Taxation of Market Linked Debentures (MLDs)

  • Definition: MLDs are financial instruments with returns linked to the performance of an underlying market index or security.
  • Types of MLDs:
    • Principal Protected MLDs: Guarantee the return of the investor's principal amount at maturity.
    • Principal Non-Protected MLDs: Do not guarantee the return of the principal amount at maturity.
  • Taxation:
    • Section 50AA: Governs the taxability of income arising from MLDs held as capital assets.
    • Short-term Capital Gains: MLDs transferred, redeemed, or matured on or after April 1, 2023, shall be subject to taxation under Section 50AA, regardless of the period of holding.
    • Computation of Short-term Capital Gains: Shall be computed by deducting the cost of acquisition and expenditure incurred from the full value of consideration.

Benefits Not Allowed from Capital Gain Arising from MLDs

  • No Benefit of Period of Holding: Capital gains from MLDs shall be taxable as short-term capital gains, irrespective of the period of holding.
  • No Deduction for Cost of Improvement: The cost of improvement shall be taken to be nil, notwithstanding whether it has been incurred by the assessee or the previous owner.

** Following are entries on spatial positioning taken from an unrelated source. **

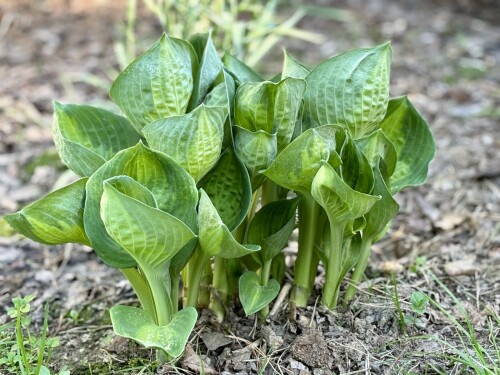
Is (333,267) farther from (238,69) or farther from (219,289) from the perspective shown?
(238,69)

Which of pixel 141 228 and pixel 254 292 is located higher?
pixel 141 228

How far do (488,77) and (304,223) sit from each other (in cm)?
226

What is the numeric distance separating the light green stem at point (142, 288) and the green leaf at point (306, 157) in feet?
1.06

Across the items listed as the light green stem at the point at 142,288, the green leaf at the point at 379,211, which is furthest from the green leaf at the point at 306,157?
the light green stem at the point at 142,288

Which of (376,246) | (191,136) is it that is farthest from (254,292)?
(376,246)

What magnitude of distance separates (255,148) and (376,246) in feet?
2.93

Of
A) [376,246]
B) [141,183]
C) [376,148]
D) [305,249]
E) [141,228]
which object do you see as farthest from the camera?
[376,246]

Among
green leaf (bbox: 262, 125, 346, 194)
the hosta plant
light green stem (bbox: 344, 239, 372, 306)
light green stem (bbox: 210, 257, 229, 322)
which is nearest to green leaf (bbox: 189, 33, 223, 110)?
the hosta plant

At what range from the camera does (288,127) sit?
1.23 meters

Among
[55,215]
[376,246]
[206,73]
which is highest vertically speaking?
[206,73]

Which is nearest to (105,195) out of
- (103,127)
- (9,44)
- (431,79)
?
(103,127)

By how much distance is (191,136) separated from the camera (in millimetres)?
1147

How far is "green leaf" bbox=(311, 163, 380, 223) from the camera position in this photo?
43.9 inches

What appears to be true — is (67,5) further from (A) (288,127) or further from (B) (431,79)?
(A) (288,127)
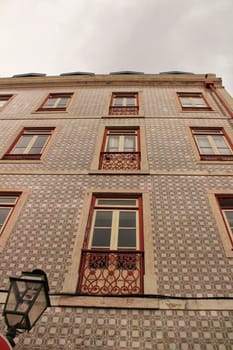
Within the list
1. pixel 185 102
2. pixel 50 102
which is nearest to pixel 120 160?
pixel 185 102

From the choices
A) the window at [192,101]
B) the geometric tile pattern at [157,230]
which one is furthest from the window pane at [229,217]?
the window at [192,101]

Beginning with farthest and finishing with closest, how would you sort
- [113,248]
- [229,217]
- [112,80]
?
1. [112,80]
2. [229,217]
3. [113,248]

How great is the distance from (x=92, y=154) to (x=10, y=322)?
14.9 ft

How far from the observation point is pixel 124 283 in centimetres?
407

Summary of Taxation of Debt Products

  • Tax Rates: Vary depending on the type of debt product, period of holding, and residency status of the investor.
  • Products: Include sovereign gold bonds, listed and unlisted bonds, treasury bills, dated government securities, municipal debt securities, debentures, and specified mutual funds.
  • Notes:
    • Note 1: Capital gain arising from the redemption of sovereign gold bonds is not chargeable to tax.
    • Note 2: A resident shareholder is allowed a deduction of interest expenditure incurred to earn dividend income from specified or debt-oriented mutual funds.
    • Note 3: Specified mutual funds are categorized into Type 1 and Type 2 based on their investment patterns.